Entre los productos con mayores aumentos aparecieron:
- Alimentos preparados para animales (+277,2%).
- Productos derivados de almidones y féculas (+113,6%).
- Grasas y aceites (+96,5%).
- Madera y manufacturas de madera (+72%).
- Jabones y productos similares (+56%).
El contraste con el mercado interno
El escenario es muy diferente para las PyMEs que dependen principalmente del consumo doméstico.
Las ventas minoristas mostraron:
- Caída de 0,2% interanual en agosto.
- Descenso de 2,7% respecto de julio.
- Contracción acumulada de 2,4% en lo que va del año.
Entre las causas mencionadas para explicar la debilidad del consumo aparecen:
- Menor poder adquisitivo de los hogares.
- Aumento de tarifas y servicios.
- Mayor endeudamiento familiar.
- Priorización del gasto en bienes esenciales.
La percepción de los comerciantes
Los indicadores de confianza empresarial tampoco muestran una mejora generalizada.
Según los relevamientos difundidos:
- 46,5% de los comerciantes considera que su situación empeoró respecto del año anterior.
- 47,4% sostiene que permanece sin cambios.
- Apenas 6,1% percibe una mejora.
Además, casi seis de cada diez empresarios consideran que no es un momento favorable para realizar nuevas inversiones.
Diferencias entre sectores
No todos los rubros evolucionaron de la misma manera.
Entre los que crecieron se encuentran:
- Perfumería (+12,8%).
- Textil e indumentaria (+6,4%).
- Calzado y marroquinería (+1,2%).
- Ferretería y materiales para la construcción (+0,3%).
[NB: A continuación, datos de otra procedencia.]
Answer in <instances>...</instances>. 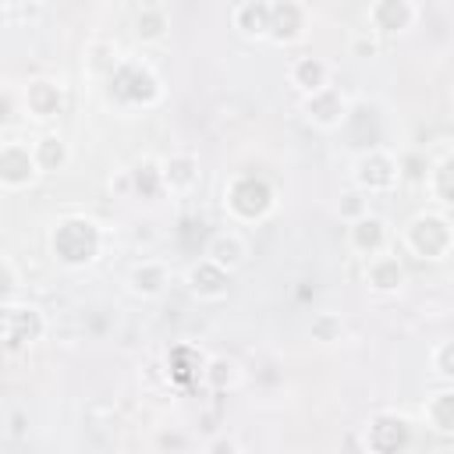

En cambio, registraron caídas:
- Bazar, decoración y muebles (-4,8%).
- Alimentos y bebidas (-2,5%).
- Farmacias (-0,5%).
El canal online sigue creciendo
Uno de los pocos segmentos con resultados claramente positivos fue el comercio electrónico.
Las ventas online realizadas por comercios con locales físicos:
- Crecieron 17,6% interanual.
- Avanzaron 0,4% respecto de julio.
Ante la debilidad de la demanda, muchas empresas continúan recurriendo a:
- Descuentos por pago contado.
- Liquidaciones de temporada.
- Promociones bancarias.
- Estrategias para reducir stock.
Brasil sigue siendo un motor para las exportaciones
Las exportaciones argentinas hacia Brasil mantuvieron una tendencia positiva:
- Crecieron 6,9% interanual en agosto.
- Alcanzaron US$ 1.099 millones.
- Acumularon seis meses consecutivos de expansión.
Entre los productos que impulsaron este crecimiento se destacaron vehículos, productos petroquímicos, lácteos y combustibles.
Dos economías dentro de las PyMEs
Los datos muestran una realidad dual. Por un lado, las empresas exportadoras atraviesan uno de sus mejores momentos de los últimos años, con niveles récord de ventas al exterior. Por otro, muchas PyMEs vinculadas al mercado interno continúan enfrentando una demanda débil, menores niveles de consumo y dificultades para expandir sus negocios.
Así, mientras el frente externo ofrece señales positivas, la recuperación del consumo doméstico sigue siendo uno de los principales desafíos para gran parte del sector PyME argentino.